* WHAT THIS EXERCISE ASKS
- 1) In the database design thread, how many rows does the poster estimate the Elements table would need?
- 2) Summarize the database design thread in two sentences.
- 3) Continue the reply in the database design thread, picking up after its final sentence.

* PASSAGE PROVIDED
= Beginning of Section =

All products are described in the same way. All parts would require the same fields to describe them (let's say: price, weight, part name), all elements of all parts also have uniform design (for example: element code, manufacturer). Plain and simple.
One element may be related to only part, and each part is related to one product only.
I came up with idea of three tables:
Products:
--------------------------------------------
prod_id prod_name prod_price prod_desc
1 hoover 120 unused
next
Parts:
----------------------------------------------------
part_id part_name part_price part_weight prod_id
3 engine 10 20 1
and finally
Elements:
---------------------------------------
el_id el_code el_manufacturer part_id
1 BFG12 GE 3
Now, select a desired product, select all from PARTS where prod_id is the same, and then select all from ELEMENTS where part_id matches - after multiple queries you've got all data.
I'm just not sure if this is the right approach.
I've got also another idea, without ELEMENTS table.
That would decrease queries but I'm a bit afraid it might be lame and bad practice.
Instead of ELEMENTS table there are two more fields in the PARTS table, so it looks like this:
part_id, part_name, part_price, part_weight, prod_id, part_el_code, part_el_manufacturer
they would be text type, and for each part, information about elements would be stored as strings, this way:
part_el_code | code_of_element1; code_of_element2; code_of_element3
part_el_manufacturer | manuf_of_element1; manuf_of_element2; manuf_of_element3
Then all we need is to explode() data from those fields, and we get arrays, easy to display.
Of course this is not perfect and has some limitations, but is this idea ok?
The reason I came up with the second variant is that the third table - Elements - would eventually become quite big. If there is 10,000 products, 4 parts for every product, and on average 3 elements per part - it means there must be 120,000 rows in the Elements table. And to be honest - I don't really know if that would contribute to performance problems.
Should I just go with the first idea? Or maybe there is a better approach to this problem?
Describing relationships between things is exactly what relational databases do. Any book on SQL should give many examples and I suggest looking for such a book to understand these issues better but I will give a quick answer to your question.
You are on the right track for the simple solution with your 3 tables, but you don't need three select statements. That is what the join is used for. With your example the following select statement would give you all the data for a particular product.

= End of Section =

* SUPPLIED MATERIAL

= Beginning of Section =

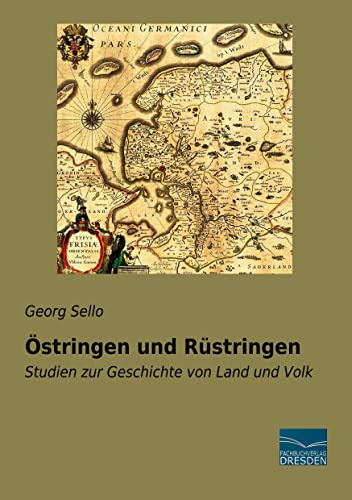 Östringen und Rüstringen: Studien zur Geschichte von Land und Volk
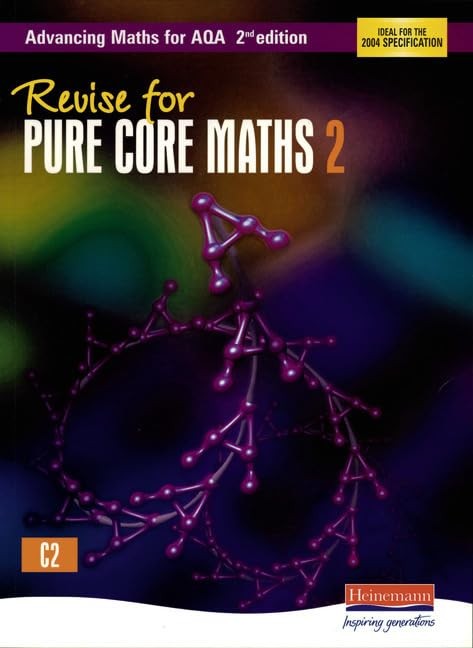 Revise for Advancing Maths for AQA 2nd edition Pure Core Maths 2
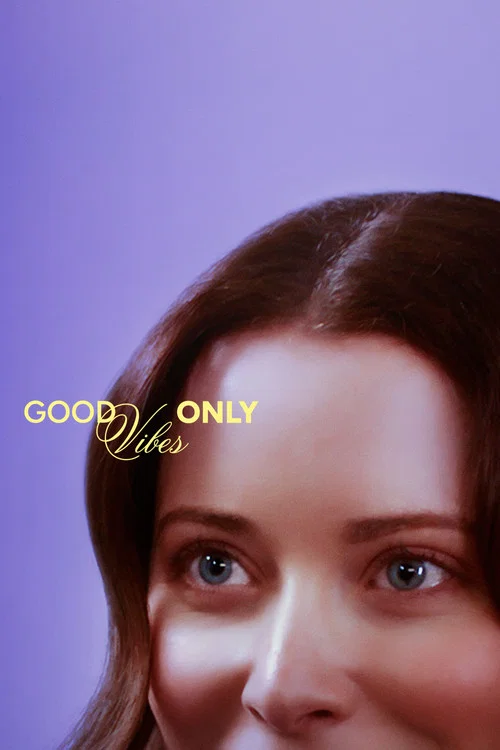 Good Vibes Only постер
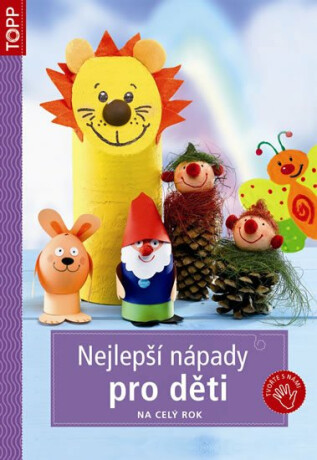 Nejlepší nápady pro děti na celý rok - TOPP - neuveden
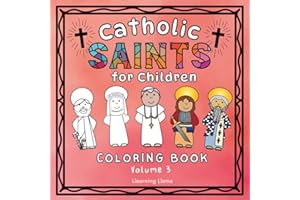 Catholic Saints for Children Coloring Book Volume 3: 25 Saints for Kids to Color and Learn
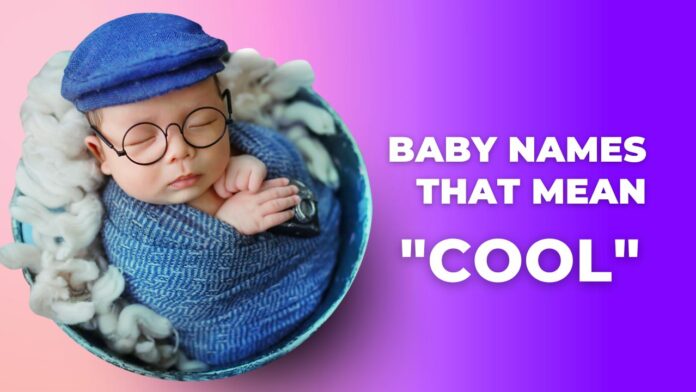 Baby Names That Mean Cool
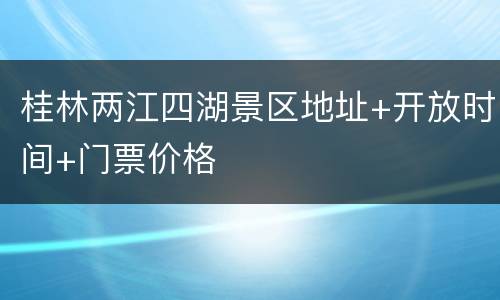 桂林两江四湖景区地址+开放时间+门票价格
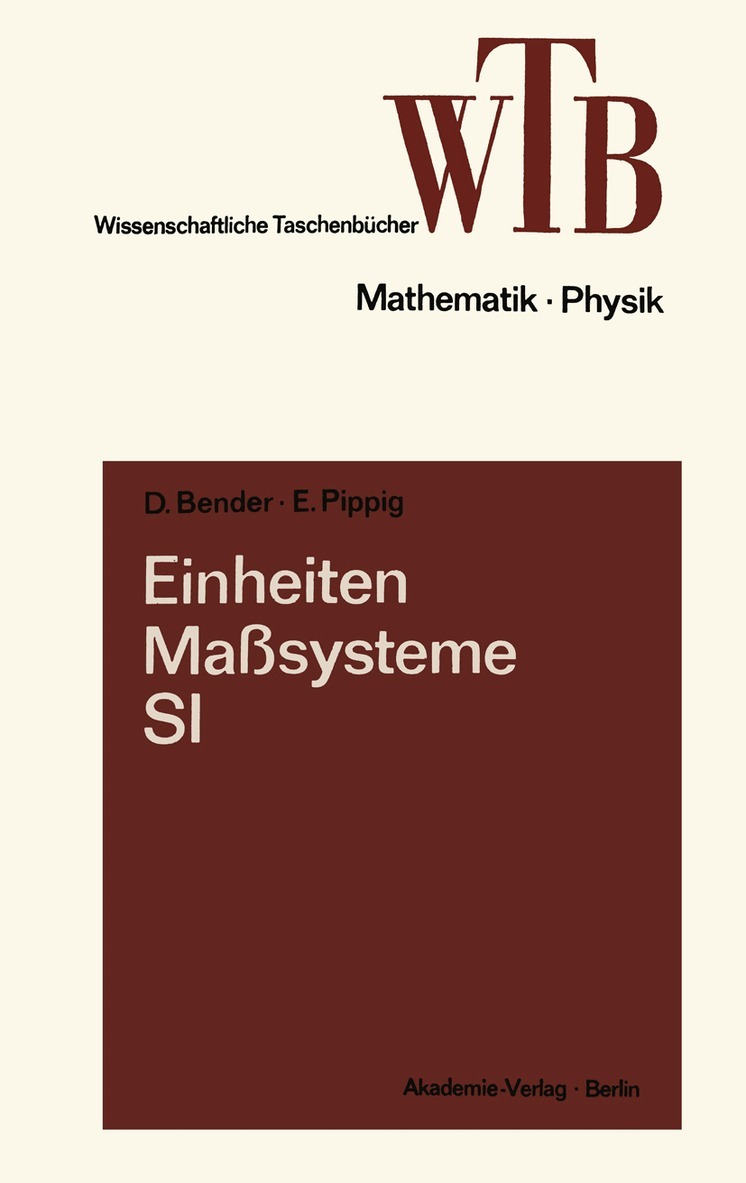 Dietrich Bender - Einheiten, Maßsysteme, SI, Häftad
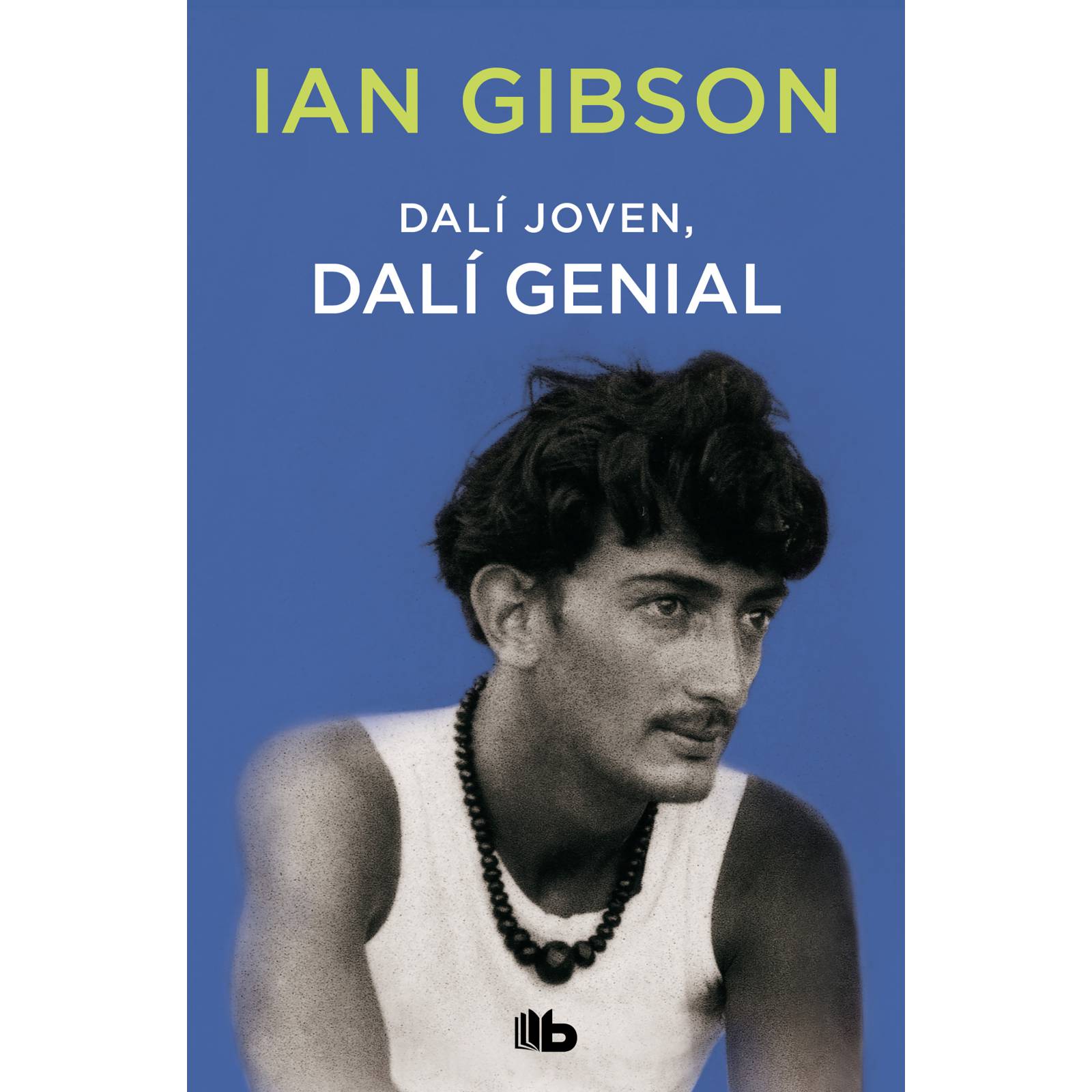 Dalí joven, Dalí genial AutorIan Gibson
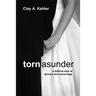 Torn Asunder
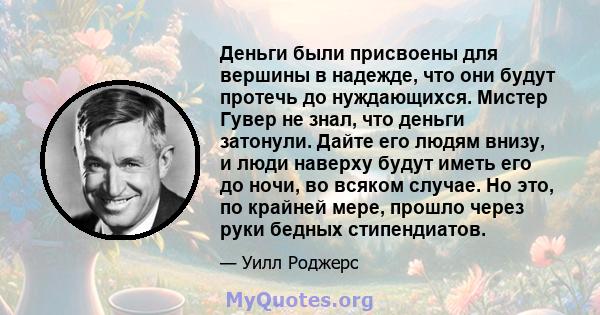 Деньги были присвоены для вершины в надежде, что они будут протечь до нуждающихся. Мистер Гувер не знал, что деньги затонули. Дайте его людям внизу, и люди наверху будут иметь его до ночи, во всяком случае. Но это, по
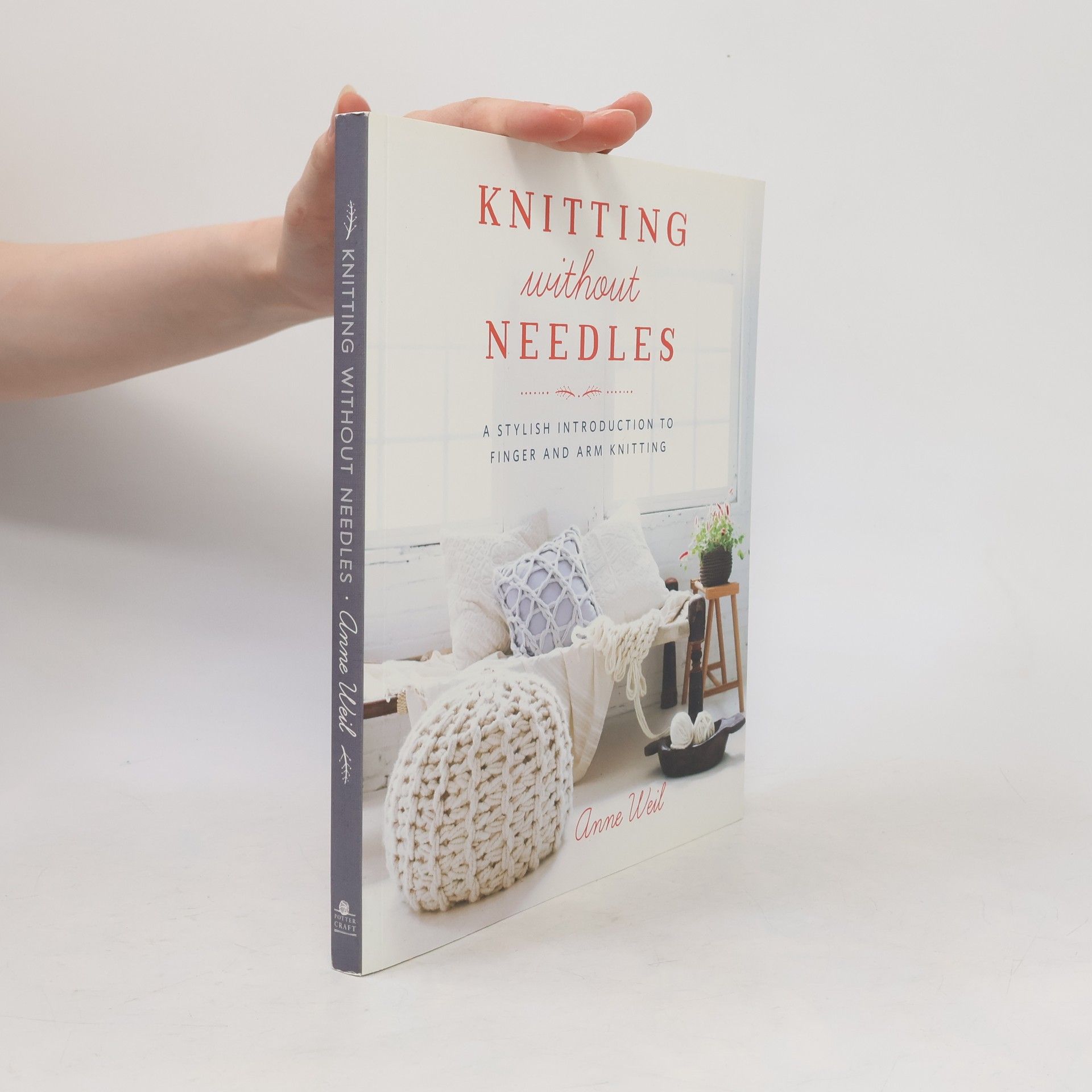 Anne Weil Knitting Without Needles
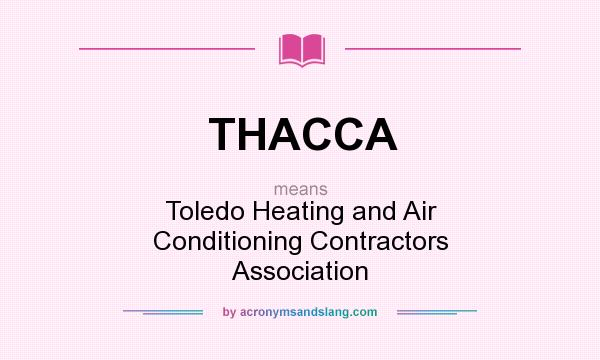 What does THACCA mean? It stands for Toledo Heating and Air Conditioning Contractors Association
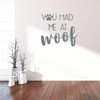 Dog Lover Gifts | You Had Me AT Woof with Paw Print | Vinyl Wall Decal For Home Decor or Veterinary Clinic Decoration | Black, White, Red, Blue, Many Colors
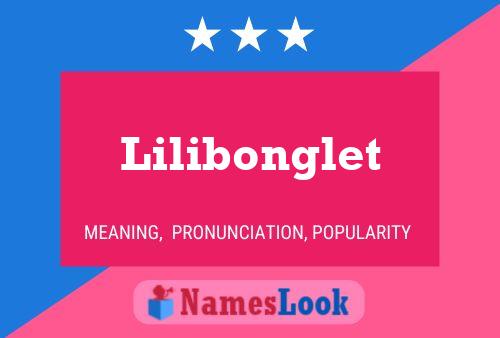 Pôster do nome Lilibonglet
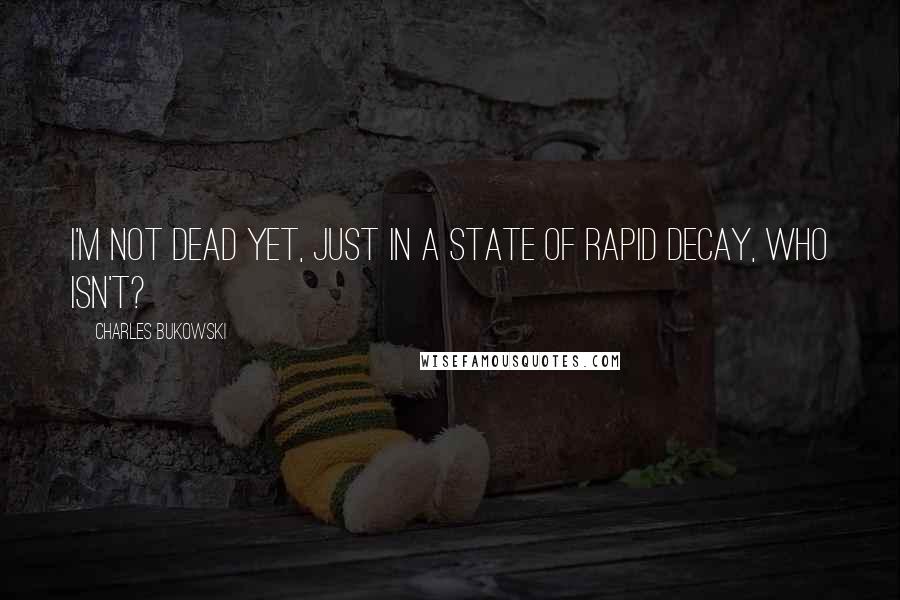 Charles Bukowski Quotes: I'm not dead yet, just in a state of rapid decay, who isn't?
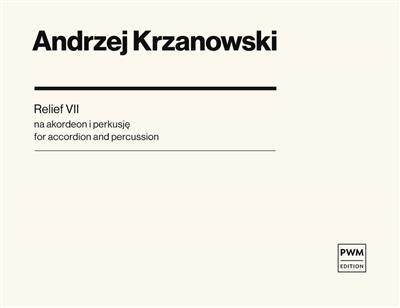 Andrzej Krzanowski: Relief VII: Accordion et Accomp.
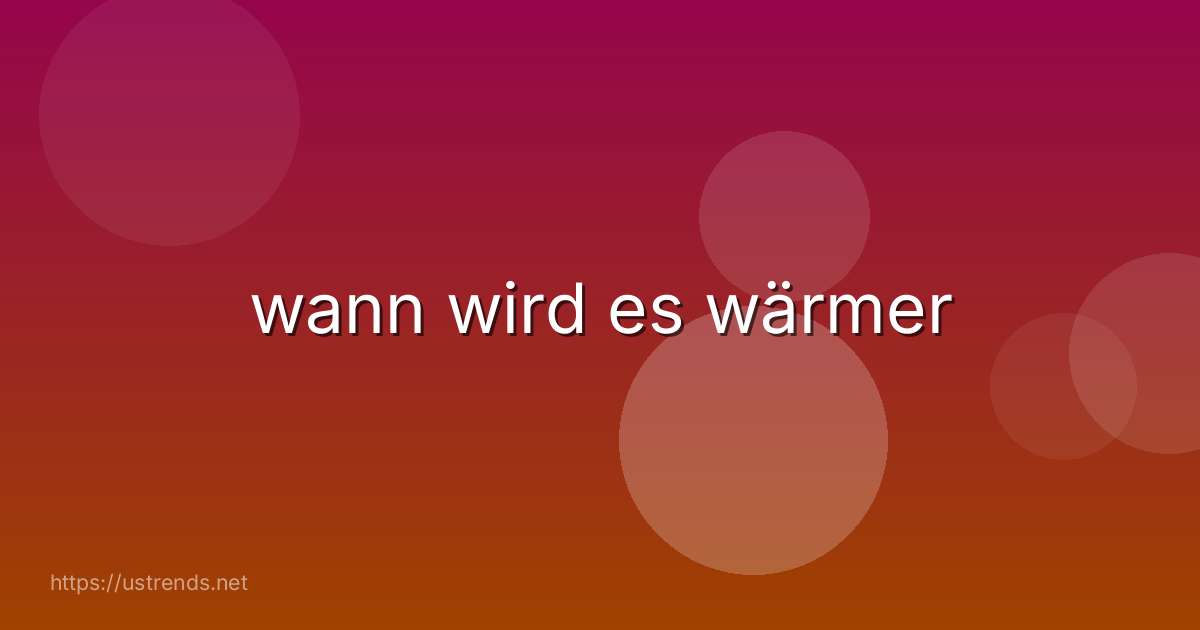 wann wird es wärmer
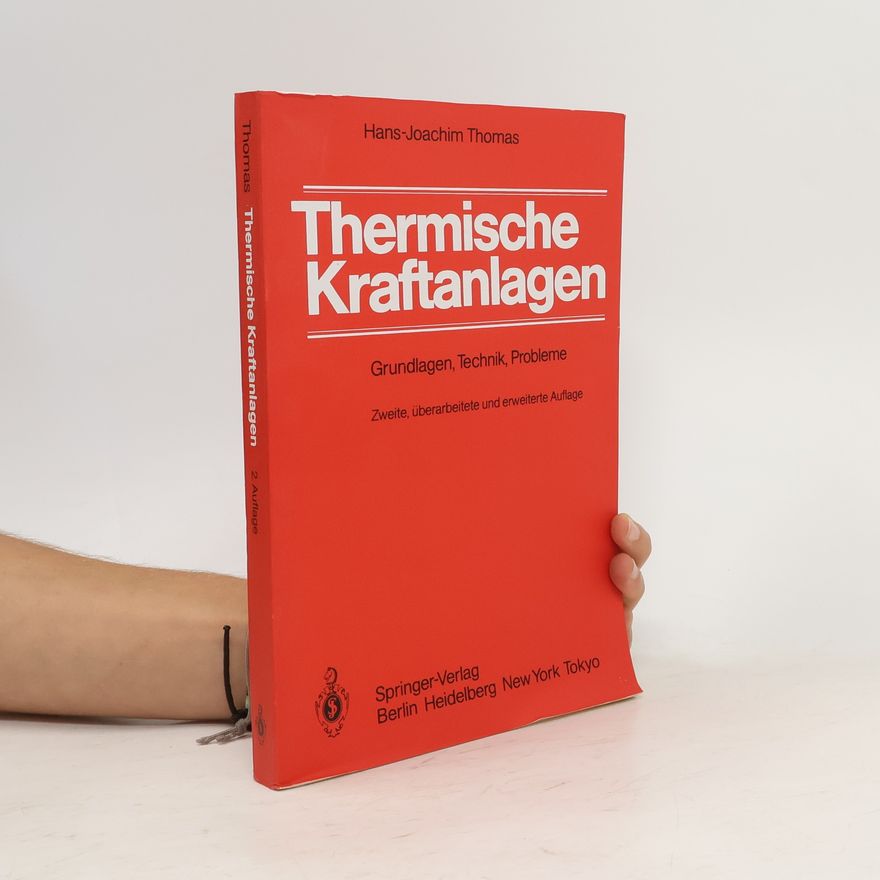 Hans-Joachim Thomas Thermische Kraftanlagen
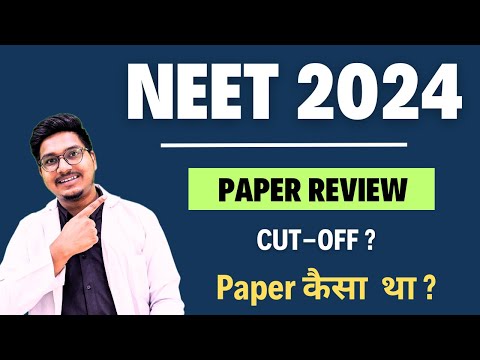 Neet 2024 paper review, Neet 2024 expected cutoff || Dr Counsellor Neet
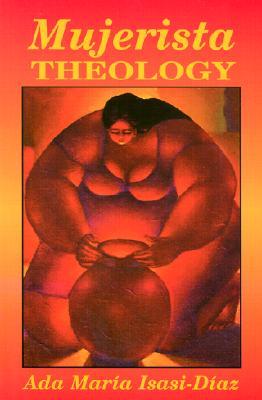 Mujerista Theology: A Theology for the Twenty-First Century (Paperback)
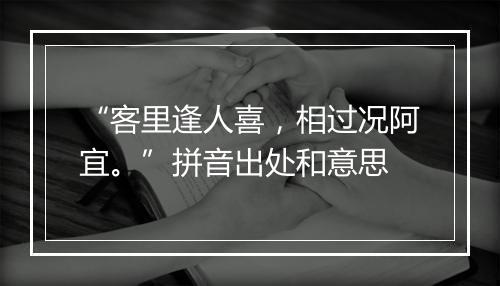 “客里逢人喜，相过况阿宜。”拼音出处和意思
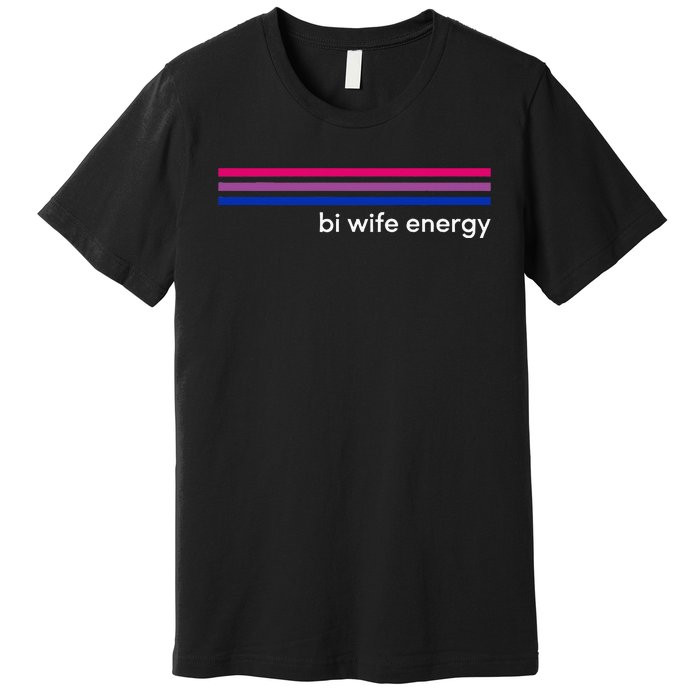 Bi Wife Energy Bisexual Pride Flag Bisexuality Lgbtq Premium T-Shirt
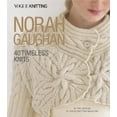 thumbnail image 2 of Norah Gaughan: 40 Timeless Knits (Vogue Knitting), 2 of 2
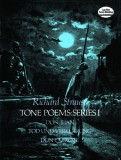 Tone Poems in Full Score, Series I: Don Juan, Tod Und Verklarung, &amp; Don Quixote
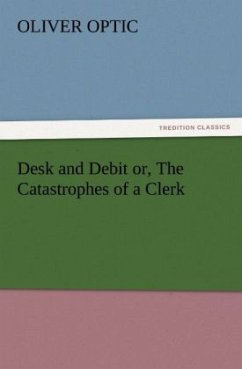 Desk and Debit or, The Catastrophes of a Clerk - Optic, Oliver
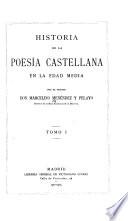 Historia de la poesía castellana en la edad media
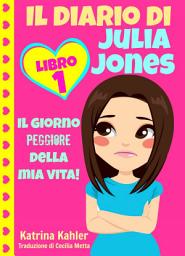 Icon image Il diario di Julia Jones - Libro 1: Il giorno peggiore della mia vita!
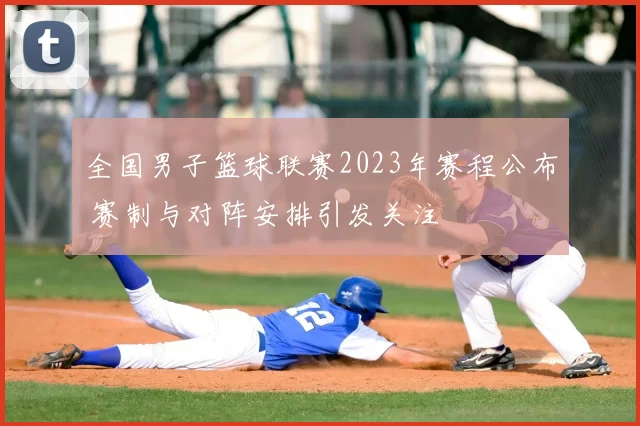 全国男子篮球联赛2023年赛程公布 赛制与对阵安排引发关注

= End of Section =

* SOLVED TASKS
- 1) 120,000 rows, based on 10,000 products with 4 parts each and an average of 3 elements per part.

- 2) A poster describes storing products, parts, and elements in three linked tables and asks whether this is right, or whether element codes and manufacturers should instead be kept as semicolon-separated strings in the parts table to cut queries and avoid a large Elements table. A reply says the three-table design is on the right track, but that a join, rather than three separate select statements, retrieves all the data for a product.

- 3)
select *
from product
join parts on parts.prod_id = product.prod_id
join elements on elements.part_id = part.parts_id
where product.prod_id = x
This is fine and will do exactly what you require.
As far as you 2nd idea, it is really bad. You are working with a relational database, it allows you to store sets of data and relate it. To store a list in a string value is to ignore the exact functionality that relational databases are designed to do well.
However, there is a way to improve your design. I think you might not always have a one-to-one relationship for product and part or part and element. So I would suggest the following.
First remove prod_id from the parts table and then remove part_id from the elements table.
Then create two "joining tables". Lets call them prodparts and partselement. They would look like this:
prodparts would contain two columns prod_id and part_id (and maybe a count?)
partselement would contain two columns part_id and el_id (and maybe a count?)
Now each row in these tables would describe the relationship. BUT and this is the neat part, multiple products could use the same part and multiple parts could use the same element.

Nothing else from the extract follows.